If found guilty of the charges against him, Lupo could face up to three years in jail and a $250,000 fine, U.S. Atty. for the Northern District of Ohio Steven M Dettelback said.

He noted that while shale exploration provides great opportunities in the state and country, monitoring the players also provides a challenge when companies don't follow the laws.

Ohio Atty. Gen. Mike DeWine thanked the ODNR and other agencies for their roles in the investigation.

"This investigation was a joint effort," he said.

He told reporters the federal government filed the charges because of harsher penalties at that level.

If the state charged Lupo, it would be a misdemeanor with a maximum one year in prison.

"I think it's time Ohio law caught up to where federal law is," DeWine said.

He is pushing for new laws that would allow felony charges in similar cases with a three-to-five year sentence. 

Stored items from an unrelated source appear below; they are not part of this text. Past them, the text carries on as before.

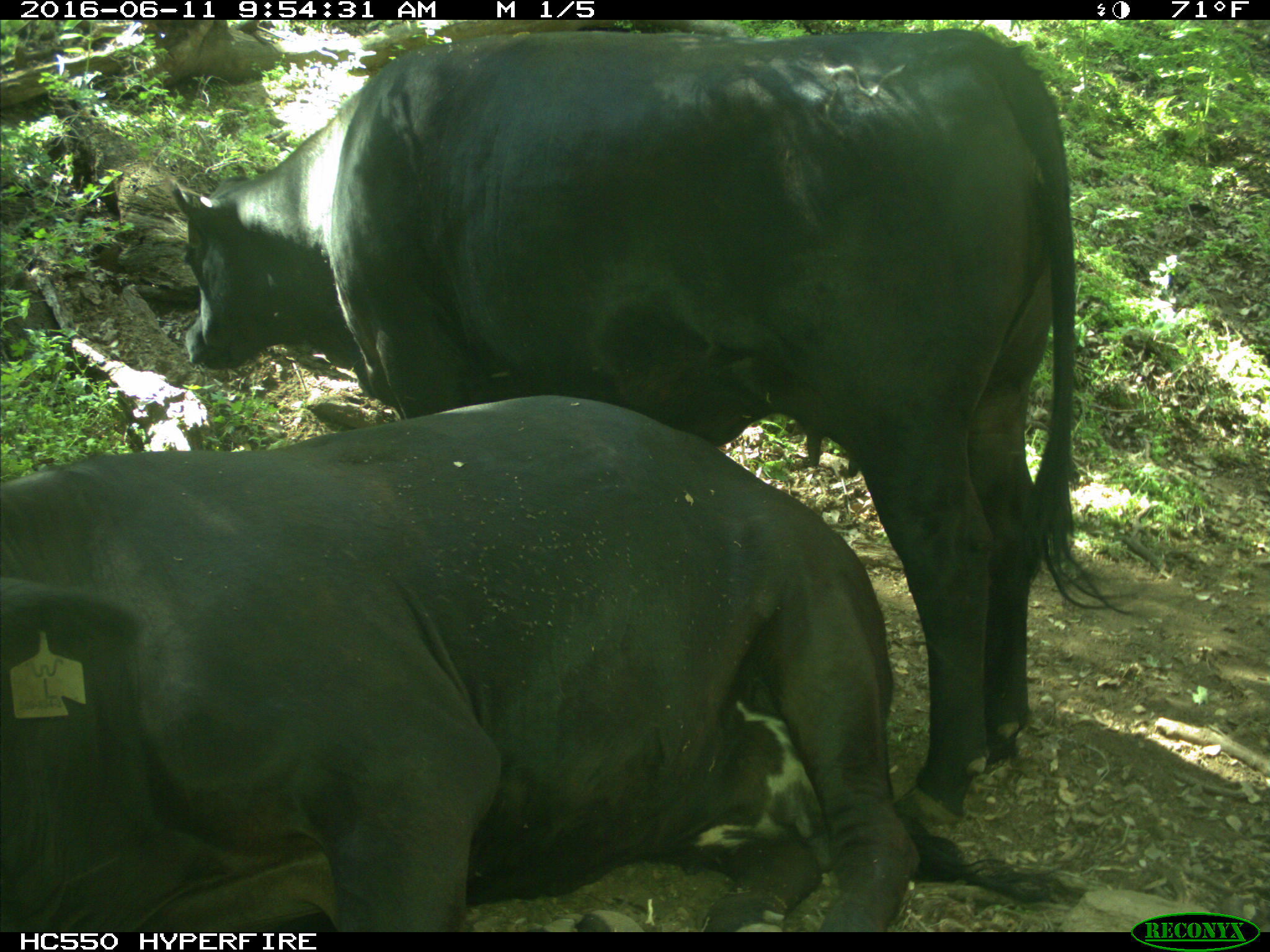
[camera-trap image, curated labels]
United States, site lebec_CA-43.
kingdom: Animalia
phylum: Chordata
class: Mammalia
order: Artiodactyla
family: Bovidae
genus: Bos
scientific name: Bos taurus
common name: domestic cow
Bos taurus (domestic cow).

An investigation revealed Lupo directed employees to dump the brine waste water and drilling mud into the sewer drain and the Jan. 31 incident was not an isolated incident.

Up to 250,000 gallons of waste may have been dumped under Lupo's direction and clean-up crews are still working to clean the waste that made its way to the Mahoning River.

Mahoning County Prosecutor Paul Gaines expressed his hope that the government agencies cleaning the river and its tributaries can recoup incurred costs and also thanked last month's tipster.

"Whoever tipped off the Ohio Department of Natural Resources should be applauded," he said at the event.